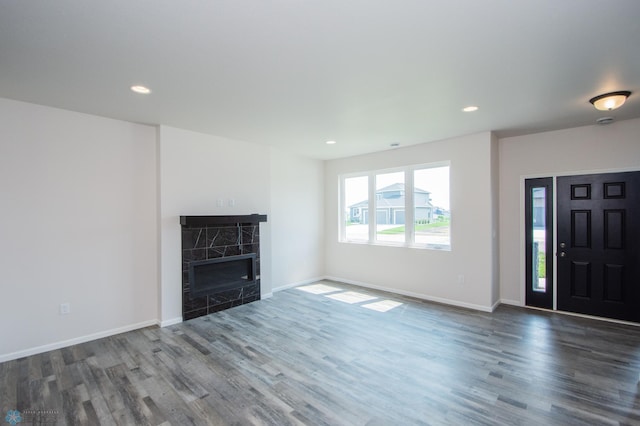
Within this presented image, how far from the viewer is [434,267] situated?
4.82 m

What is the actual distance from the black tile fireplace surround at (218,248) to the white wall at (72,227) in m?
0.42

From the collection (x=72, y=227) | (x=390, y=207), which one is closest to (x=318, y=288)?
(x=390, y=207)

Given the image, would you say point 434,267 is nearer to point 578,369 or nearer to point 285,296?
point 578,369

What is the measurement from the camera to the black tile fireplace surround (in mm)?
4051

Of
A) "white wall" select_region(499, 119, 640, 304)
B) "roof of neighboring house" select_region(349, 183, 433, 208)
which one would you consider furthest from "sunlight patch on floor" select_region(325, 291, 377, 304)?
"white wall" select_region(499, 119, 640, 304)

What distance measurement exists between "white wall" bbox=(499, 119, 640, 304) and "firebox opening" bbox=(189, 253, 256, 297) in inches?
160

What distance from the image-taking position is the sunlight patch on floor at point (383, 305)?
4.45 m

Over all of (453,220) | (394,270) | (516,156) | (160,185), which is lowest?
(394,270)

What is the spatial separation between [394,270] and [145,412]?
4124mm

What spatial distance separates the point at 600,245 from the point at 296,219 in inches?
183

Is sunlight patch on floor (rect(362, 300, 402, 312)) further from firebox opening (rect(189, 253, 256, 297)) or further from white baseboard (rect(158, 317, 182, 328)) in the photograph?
===
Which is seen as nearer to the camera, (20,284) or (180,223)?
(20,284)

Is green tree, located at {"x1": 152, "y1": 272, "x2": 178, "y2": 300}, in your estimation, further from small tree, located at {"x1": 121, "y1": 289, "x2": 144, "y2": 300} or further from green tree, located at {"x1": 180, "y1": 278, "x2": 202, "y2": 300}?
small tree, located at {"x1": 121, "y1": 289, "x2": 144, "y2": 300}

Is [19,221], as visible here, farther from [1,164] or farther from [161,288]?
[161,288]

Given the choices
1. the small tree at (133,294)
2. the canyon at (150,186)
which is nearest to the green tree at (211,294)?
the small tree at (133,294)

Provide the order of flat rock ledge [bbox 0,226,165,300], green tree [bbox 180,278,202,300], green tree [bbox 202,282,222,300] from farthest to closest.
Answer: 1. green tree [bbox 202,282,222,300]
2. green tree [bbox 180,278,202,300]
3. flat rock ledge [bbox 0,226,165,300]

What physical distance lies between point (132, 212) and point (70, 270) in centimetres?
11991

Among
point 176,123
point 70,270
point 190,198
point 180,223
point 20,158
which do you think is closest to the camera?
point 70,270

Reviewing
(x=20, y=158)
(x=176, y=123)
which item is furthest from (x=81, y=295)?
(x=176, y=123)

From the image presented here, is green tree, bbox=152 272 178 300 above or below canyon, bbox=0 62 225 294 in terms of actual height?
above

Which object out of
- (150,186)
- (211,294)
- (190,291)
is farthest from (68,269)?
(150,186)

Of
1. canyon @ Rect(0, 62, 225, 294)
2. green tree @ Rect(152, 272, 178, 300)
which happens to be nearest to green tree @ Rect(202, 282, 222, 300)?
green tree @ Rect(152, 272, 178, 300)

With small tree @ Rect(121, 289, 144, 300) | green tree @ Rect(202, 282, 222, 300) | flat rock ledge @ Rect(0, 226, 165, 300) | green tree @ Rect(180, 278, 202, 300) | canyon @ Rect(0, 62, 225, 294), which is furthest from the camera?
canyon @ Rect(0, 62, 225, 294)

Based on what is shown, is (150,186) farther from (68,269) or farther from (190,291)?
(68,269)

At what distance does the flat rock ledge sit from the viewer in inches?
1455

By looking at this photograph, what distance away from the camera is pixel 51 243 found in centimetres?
===
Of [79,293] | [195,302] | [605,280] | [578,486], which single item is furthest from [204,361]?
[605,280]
===
_WHAT YOU HAVE TO DO_:
Write out the data unchanged, beginning at the line that contains "Based on what" and stopping after the line that contains "By looking at".

_IN RESPONSE_:
Based on what is shown, is (150,186) farther from (68,269) or farther from (190,291)?
(68,269)

At what distance does the flat rock ledge sit from the viewer in inches?
1455

By looking at this photograph, what distance away from the camera is pixel 51 243 found in centimetres?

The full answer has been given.